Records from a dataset
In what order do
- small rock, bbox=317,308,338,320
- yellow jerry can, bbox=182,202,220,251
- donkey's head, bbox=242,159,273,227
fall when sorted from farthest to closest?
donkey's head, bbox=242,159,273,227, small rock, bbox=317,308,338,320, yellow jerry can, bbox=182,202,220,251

AIM OF THE EXERCISE -
Write out every line of the entries above word for word, changing nothing.

EXERCISE OUTPUT -
In what order do
- small rock, bbox=317,308,338,320
- yellow jerry can, bbox=182,202,220,251
- donkey's head, bbox=242,159,273,227
fall when sorted from farthest to closest?
donkey's head, bbox=242,159,273,227, small rock, bbox=317,308,338,320, yellow jerry can, bbox=182,202,220,251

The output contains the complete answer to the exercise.